[C-API] TessBaseAPIRecognize() segfaults when no language data files is available #779

jflesch · 2017-03-22T10:51:47Z

Hello,

When working on openpaperwork/pyocr#51 , someone reported to me the following issue:

When no language data file is available at all (not even English), TessBaseAPIRecognize() segfaults.
Also happens when TESSDATA_PREFIX is set to an invalid directory.

Tested with libtesseract 3.04.01 (Debian Sid).

Example code:

#include <stdio.h>
#include <stdlib.h>

#include <leptonica/allheaders.h>

#include <tesseract/capi.h>

/*
 * gcc -Wall -Werror -g -ggdb -ltesseract -llept test.c -o test.out
 * ./test.out ~/git/pyocr/tests/input/real/basic_doc.jpg
 */

int main(int argc, char **argv)
{
	TessBaseAPI *handle;
	PIX *image;

	setenv("TESSDATA_PREFIX", "/opt/tulipe", 1 /* overwrite */);

	handle = TessBaseAPICreate();
	TessBaseAPIInit3(handle, NULL, "fra");
	TessBaseAPISetVariable(handle, "tessedit_zero_rejection", "F");
	image = pixRead(argv[1]);
	TessBaseAPISetImage2(handle, image);

	TessBaseAPIRecognize(handle, NULL);

	TessBaseAPIDelete(handle);

	return 0;
}

Stacktrace:

(gdb) bt
#0  0x00007ffff76f2597 in tesseract::Tesseract::recog_all_words(PAGE_RES*, ETEXT_DESC*, TBOX const*, char const*, int) () from /usr/lib/x86_64-linux-gnu/libtesseract.so.3
#1  0x00007ffff76dcb7f in tesseract::TessBaseAPI::Recognize(ETEXT_DESC*) ()
   from /usr/lib/x86_64-linux-gnu/libtesseract.so.3
#2  0x0000555555554aa2 in main (argc=2, argv=0x7fffffffe3d8) at test.c:27

PS: This is a very low-priority issue for me. I can work around it really easily on Python side.

The text was updated successfully, but these errors were encountered:

zdenop · 2018-09-28T21:56:59Z

@jflesch : Problem is that you are not using c-api as designed ;-) : you forget to check return value. So instead of

TessBaseAPIInit3(handle, NULL, "fra");`

you use something like this:

if(TessBaseAPIInit3(handle, NULL, "eng") != 0)
		die("Error initializing tesseract\n");

jflesch · 2018-09-29T08:53:23Z

Oops :-/
Thanks for the reply, and sorry for wasting your time.
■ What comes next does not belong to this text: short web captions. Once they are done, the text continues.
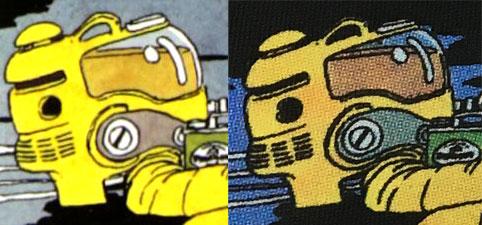 GUドラゴンボールTシャツ 画像比較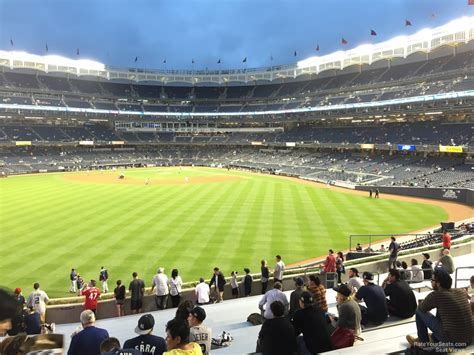 section 237 yankee stadium section 238 new york yankees rateyourseats com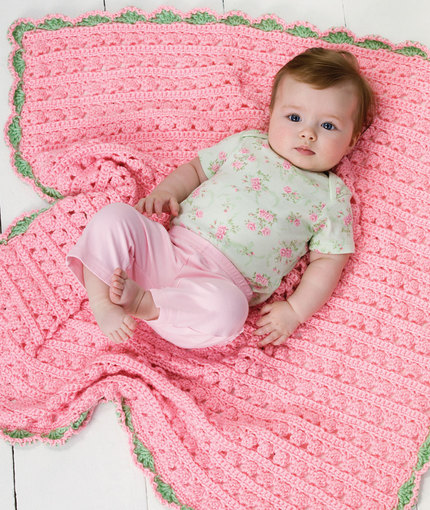 Cuddle and coo baby blanket diy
I'll make sure I didn't miss any other return values in Pyocr.

zdenop · 2018-09-29T09:57:54Z

no problem. With testing you issue thanks for test case) I found and fix another problem ;-)

BTW: maybe it would be good if you join your effort with @jbarlow83 : he is wrapping leptonica in python in his project OCRmyPDF. leptonica provides several great function for ocr preprocesing like descew and dewarp removing background)
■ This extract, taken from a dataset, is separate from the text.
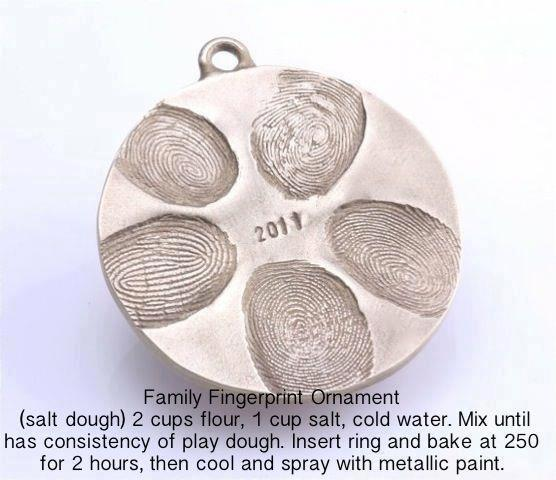 3 Great Swift Y And Thrifty Diy Decorating Ideas: DIY Family Fingerprint Ornament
jflesch · 2018-09-30T19:56:28Z

Interesting. I did write my own image manipulation library. It contains reimplementations of unpaper's algorithms. The idea at the time was mainly to reduce dependency on stuff like OpenCV as much as possible because they made installing my project a lot more complicated (it was before Flatpak). Unpaper's unskewing is the only algo I haven't re-implemented yet. I'll have a look later at what leptonica and OCRmyPDF provide exactly.
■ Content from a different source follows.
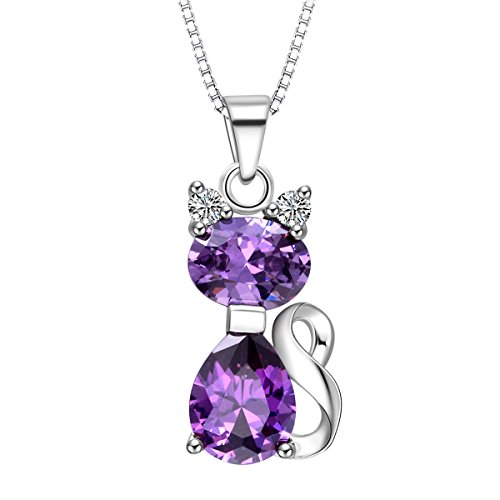 Plated Cat Pendant - ATDMEI Amethyst Cat Pendant Necklace for Women Girls Sterling Silver Plated Jewelry Gifts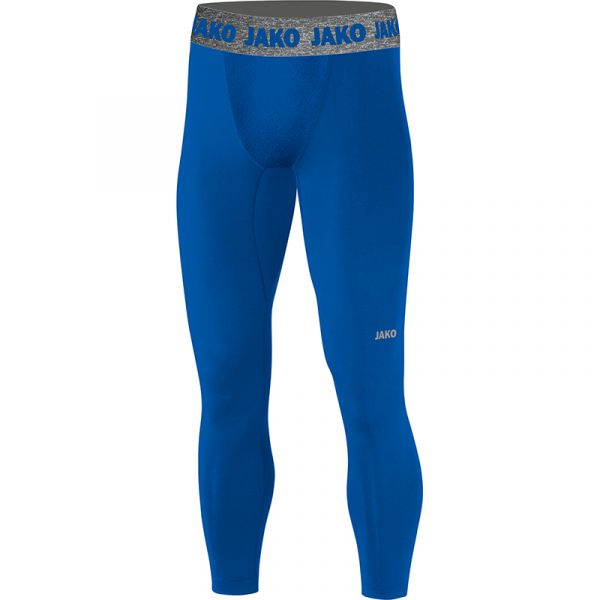 Jako - Long tight Compression 2.0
zdenop · 2018-10-02T13:10:24Z

I spoke with some developer (not python) and he was quite surprised why tesseract users are using/looking for other libraries for OCR image preprocessing if all really needed is in leptonica ;-)
Maybe easy to use python wrapper could help to promote it.
@jbarlow83 make a good job in this area, but to have leptonica as separate python module could help gain more attention...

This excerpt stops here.